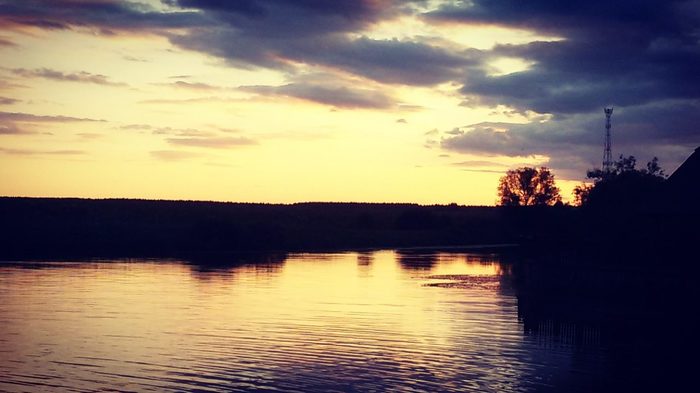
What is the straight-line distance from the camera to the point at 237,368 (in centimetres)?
1802

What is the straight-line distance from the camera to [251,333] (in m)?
23.1

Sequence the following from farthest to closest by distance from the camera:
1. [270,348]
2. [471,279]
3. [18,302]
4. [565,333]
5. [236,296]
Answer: [471,279] < [236,296] < [18,302] < [565,333] < [270,348]

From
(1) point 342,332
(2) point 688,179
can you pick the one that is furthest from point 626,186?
(1) point 342,332

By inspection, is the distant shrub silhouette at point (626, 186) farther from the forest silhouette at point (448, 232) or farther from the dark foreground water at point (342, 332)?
the dark foreground water at point (342, 332)

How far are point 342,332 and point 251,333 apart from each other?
2.67m

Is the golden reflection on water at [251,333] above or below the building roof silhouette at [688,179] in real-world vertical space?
below

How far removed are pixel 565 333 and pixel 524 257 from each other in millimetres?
42191

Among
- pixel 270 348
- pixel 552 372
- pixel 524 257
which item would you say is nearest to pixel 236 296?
pixel 270 348

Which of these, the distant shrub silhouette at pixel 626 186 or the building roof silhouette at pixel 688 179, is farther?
the distant shrub silhouette at pixel 626 186

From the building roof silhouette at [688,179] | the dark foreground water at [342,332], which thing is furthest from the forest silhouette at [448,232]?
the dark foreground water at [342,332]

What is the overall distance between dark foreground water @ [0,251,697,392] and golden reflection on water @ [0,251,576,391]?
0.07 m

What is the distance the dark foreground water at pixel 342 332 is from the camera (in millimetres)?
17219

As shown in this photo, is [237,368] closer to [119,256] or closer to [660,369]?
[660,369]

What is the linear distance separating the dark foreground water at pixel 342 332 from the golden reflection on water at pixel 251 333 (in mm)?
66
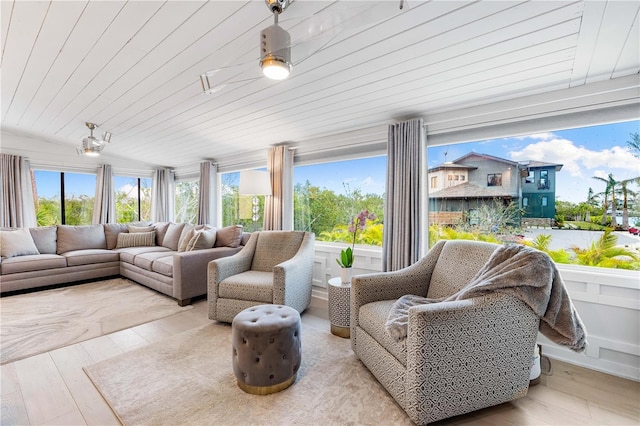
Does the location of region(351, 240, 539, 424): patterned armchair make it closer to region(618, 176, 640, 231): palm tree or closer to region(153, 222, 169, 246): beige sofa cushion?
region(618, 176, 640, 231): palm tree

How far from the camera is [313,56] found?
6.63 ft

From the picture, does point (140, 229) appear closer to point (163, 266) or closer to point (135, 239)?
point (135, 239)

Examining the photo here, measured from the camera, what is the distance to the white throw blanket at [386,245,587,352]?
1.51m

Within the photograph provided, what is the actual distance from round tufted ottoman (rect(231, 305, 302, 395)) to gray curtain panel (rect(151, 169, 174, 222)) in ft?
17.8

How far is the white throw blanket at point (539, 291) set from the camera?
4.94ft

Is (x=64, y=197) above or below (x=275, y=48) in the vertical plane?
below

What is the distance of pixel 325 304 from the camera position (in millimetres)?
3457

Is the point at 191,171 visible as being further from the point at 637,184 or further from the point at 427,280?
the point at 637,184

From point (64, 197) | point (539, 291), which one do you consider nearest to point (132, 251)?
point (64, 197)

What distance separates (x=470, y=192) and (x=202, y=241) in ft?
10.7

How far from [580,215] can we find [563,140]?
0.63 metres

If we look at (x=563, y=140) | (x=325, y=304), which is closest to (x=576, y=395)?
(x=563, y=140)

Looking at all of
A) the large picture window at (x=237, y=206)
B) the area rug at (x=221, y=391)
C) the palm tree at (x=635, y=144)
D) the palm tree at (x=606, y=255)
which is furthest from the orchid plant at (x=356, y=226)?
the large picture window at (x=237, y=206)

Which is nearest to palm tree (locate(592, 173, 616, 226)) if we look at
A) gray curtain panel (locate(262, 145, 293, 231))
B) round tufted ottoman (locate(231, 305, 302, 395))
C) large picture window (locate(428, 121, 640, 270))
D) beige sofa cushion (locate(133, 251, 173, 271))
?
large picture window (locate(428, 121, 640, 270))
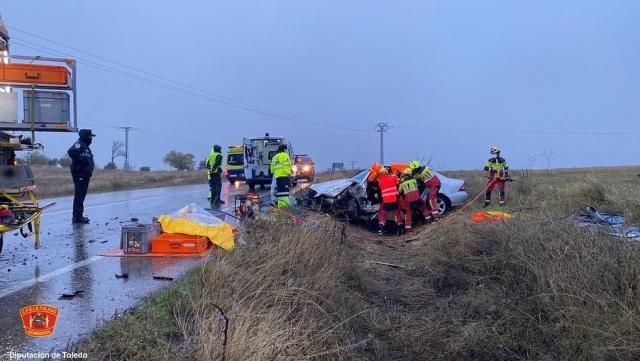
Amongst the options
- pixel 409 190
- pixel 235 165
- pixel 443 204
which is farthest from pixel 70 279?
pixel 235 165

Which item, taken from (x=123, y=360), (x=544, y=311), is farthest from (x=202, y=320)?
(x=544, y=311)

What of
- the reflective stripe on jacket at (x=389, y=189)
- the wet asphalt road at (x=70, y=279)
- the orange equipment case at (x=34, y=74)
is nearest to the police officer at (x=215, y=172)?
the wet asphalt road at (x=70, y=279)

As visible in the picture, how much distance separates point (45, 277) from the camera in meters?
5.63

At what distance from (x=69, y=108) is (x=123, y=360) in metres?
Answer: 4.59

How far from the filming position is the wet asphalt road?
383 cm

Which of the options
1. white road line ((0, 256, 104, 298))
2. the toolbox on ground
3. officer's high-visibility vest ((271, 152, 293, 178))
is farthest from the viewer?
officer's high-visibility vest ((271, 152, 293, 178))

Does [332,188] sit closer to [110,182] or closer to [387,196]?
[387,196]

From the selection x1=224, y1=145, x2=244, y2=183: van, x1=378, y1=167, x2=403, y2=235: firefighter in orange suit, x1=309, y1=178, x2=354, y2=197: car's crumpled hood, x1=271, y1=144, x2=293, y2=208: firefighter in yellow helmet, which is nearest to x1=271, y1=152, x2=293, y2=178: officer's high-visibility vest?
x1=271, y1=144, x2=293, y2=208: firefighter in yellow helmet

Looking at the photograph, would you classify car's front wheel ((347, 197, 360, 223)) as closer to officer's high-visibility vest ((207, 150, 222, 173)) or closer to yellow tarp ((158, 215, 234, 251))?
officer's high-visibility vest ((207, 150, 222, 173))

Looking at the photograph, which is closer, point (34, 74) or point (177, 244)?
point (34, 74)

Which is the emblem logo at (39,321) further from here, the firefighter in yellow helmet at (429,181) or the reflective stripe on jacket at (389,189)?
the firefighter in yellow helmet at (429,181)

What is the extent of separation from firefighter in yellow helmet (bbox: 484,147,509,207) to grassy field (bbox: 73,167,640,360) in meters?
7.64

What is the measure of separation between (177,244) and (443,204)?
8183 mm

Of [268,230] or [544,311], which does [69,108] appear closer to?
Answer: [268,230]
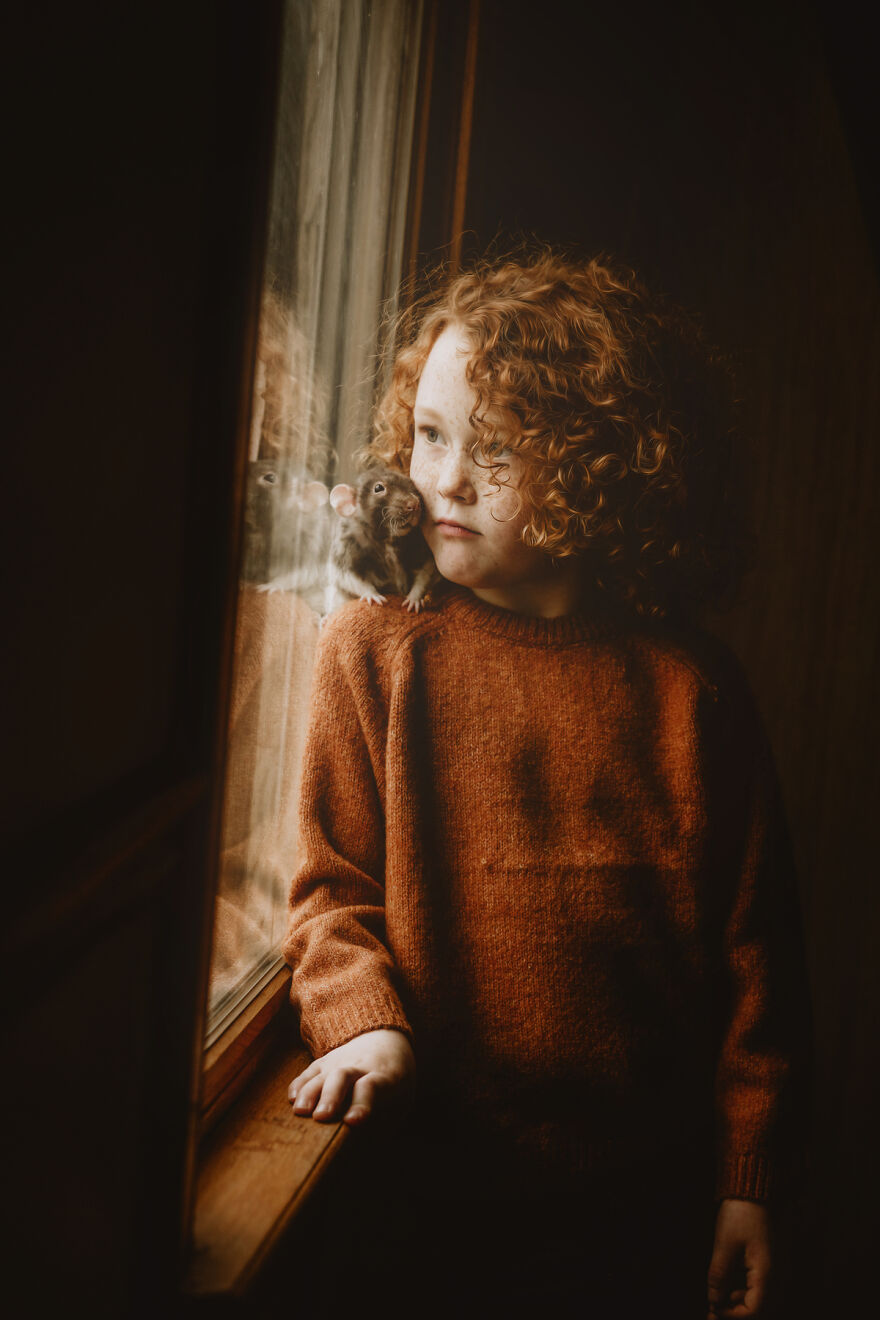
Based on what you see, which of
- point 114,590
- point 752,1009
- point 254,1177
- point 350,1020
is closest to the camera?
point 114,590

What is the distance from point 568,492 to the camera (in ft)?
3.00

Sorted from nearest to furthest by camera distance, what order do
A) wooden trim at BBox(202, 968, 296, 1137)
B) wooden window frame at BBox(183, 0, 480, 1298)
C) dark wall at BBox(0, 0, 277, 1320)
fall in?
1. dark wall at BBox(0, 0, 277, 1320)
2. wooden window frame at BBox(183, 0, 480, 1298)
3. wooden trim at BBox(202, 968, 296, 1137)

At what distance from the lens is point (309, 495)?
3.01 feet

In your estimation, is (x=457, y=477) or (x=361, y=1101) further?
(x=457, y=477)

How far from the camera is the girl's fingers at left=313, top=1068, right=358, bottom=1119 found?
2.59ft

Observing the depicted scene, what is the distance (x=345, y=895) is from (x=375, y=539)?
0.41 meters

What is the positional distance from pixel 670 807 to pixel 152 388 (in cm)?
71

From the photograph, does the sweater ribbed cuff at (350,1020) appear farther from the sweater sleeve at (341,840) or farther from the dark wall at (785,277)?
the dark wall at (785,277)

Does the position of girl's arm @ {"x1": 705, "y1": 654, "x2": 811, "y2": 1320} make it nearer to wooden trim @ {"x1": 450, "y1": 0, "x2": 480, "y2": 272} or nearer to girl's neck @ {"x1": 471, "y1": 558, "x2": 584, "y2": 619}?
girl's neck @ {"x1": 471, "y1": 558, "x2": 584, "y2": 619}

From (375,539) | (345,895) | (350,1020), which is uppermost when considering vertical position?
(375,539)

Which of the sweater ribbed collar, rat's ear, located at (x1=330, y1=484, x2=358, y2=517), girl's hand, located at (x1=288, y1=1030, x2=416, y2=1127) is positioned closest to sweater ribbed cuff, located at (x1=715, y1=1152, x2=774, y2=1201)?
girl's hand, located at (x1=288, y1=1030, x2=416, y2=1127)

----------------

- [Exercise]: Convert the lines of the listing above into a numbered list, from the line containing "From the photograph, does" down through the end of the listing, both included. Leave out the blank lines.

- [Solution for this task]:
1. From the photograph, does the sweater ribbed cuff at (350,1020) appear farther from the sweater sleeve at (341,840) or farther from the dark wall at (785,277)?
2. the dark wall at (785,277)
3. Does the position of girl's arm @ {"x1": 705, "y1": 654, "x2": 811, "y2": 1320} make it nearer to wooden trim @ {"x1": 450, "y1": 0, "x2": 480, "y2": 272} or nearer to girl's neck @ {"x1": 471, "y1": 558, "x2": 584, "y2": 619}?
4. girl's neck @ {"x1": 471, "y1": 558, "x2": 584, "y2": 619}
5. From (375,539) | (345,895) | (350,1020), which is uppermost when considering vertical position?
6. (375,539)
7. Which of the sweater ribbed collar, rat's ear, located at (x1=330, y1=484, x2=358, y2=517), girl's hand, located at (x1=288, y1=1030, x2=416, y2=1127) is positioned closest to sweater ribbed cuff, located at (x1=715, y1=1152, x2=774, y2=1201)?
8. girl's hand, located at (x1=288, y1=1030, x2=416, y2=1127)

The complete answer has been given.